Stay tuned for the ski wrap-up and our experiences in Switzerland’s largest city!
Every time I go skiing, the ultimate goal is the Traumpiste, or “Dream Run”. Simply put, this is the type of run that you remember for years afterward, long after hundreds of others have been forgotten. The criteria are somewhat flexible, but generally include untracked powder, scenic beauty, and a piste that seems to go on forever.
This year’s Traumpiste was unquestionably the Tschuggen piste, running almost the entire length of the Betelberg (Lenk) ski area. On an ordinary day, it might not have warranted more than an acknowledgment of its decent length (roughly 900 vertical meters, or 3000 vertical feet) and its scenic path through the forest above Lenk. But Wednesday, March 7 was not an ordinary day on the slopes.
The previous evening, the piste groomers on Betelberg must have gone to work early: by the time we got to the top of the mountain on Wednesday, a luxurious dump of fresh, dry, powder had landed on the firm, groomed base.
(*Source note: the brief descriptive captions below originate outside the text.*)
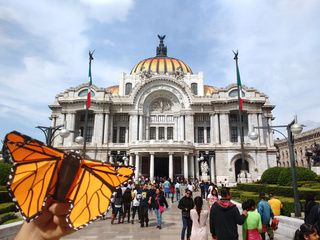 Stunning Origami Monarch Butterfly in Mexico City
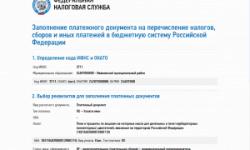 Фото: Уплата госпошлины на сайте nalog.ru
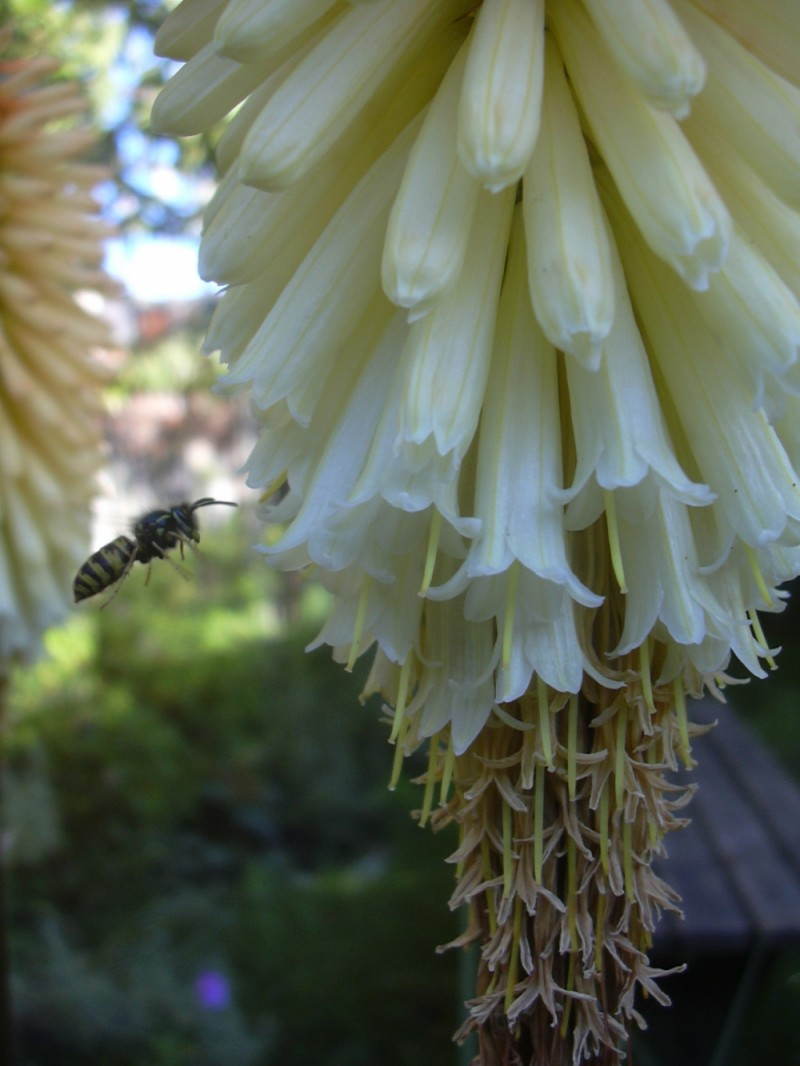 Red Hot Poker and Admirer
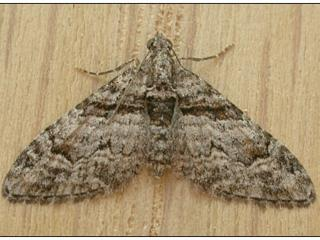 Adult looper moths are about 8 millimeters long with a wingspan of around 15 millimeters. They are grey with brown bands across the wings. Females have no tufts on the upper wings. Photo courtesy Tasmoths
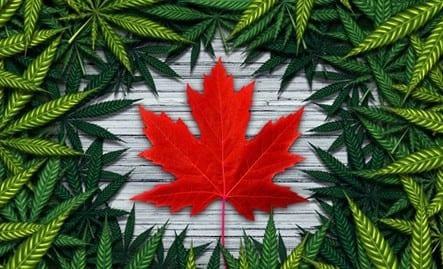 Cannabis legal in Canada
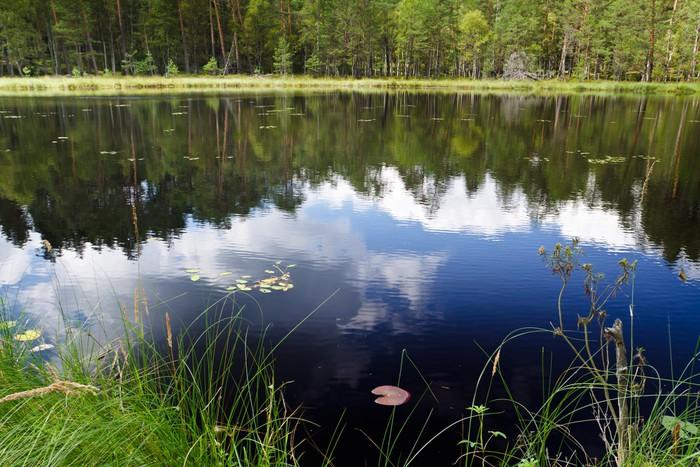 Vinylová Tapeta Mraky odraz v jezeře poblíž národního parku - Voda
And with overcast conditions to start the day, there was almost nobody on the mountain! Things were looking good!
We were actually the very first ones to ski down the short piste from the top of Leiterli. There was snow everywhere! We couldn’t really see our skis through the powder as we made our way down, but revelled in the feeling of snow billowing every which way.
Although it is usually best to stay at high elevations on days like this, we noticed that the Tschuggen piste down to the bottom of the Betelberg area was much longer than the rest and was unlikely to see much traffic so early in the morning. Might we also make first tracks on that long piste? We had to go for it!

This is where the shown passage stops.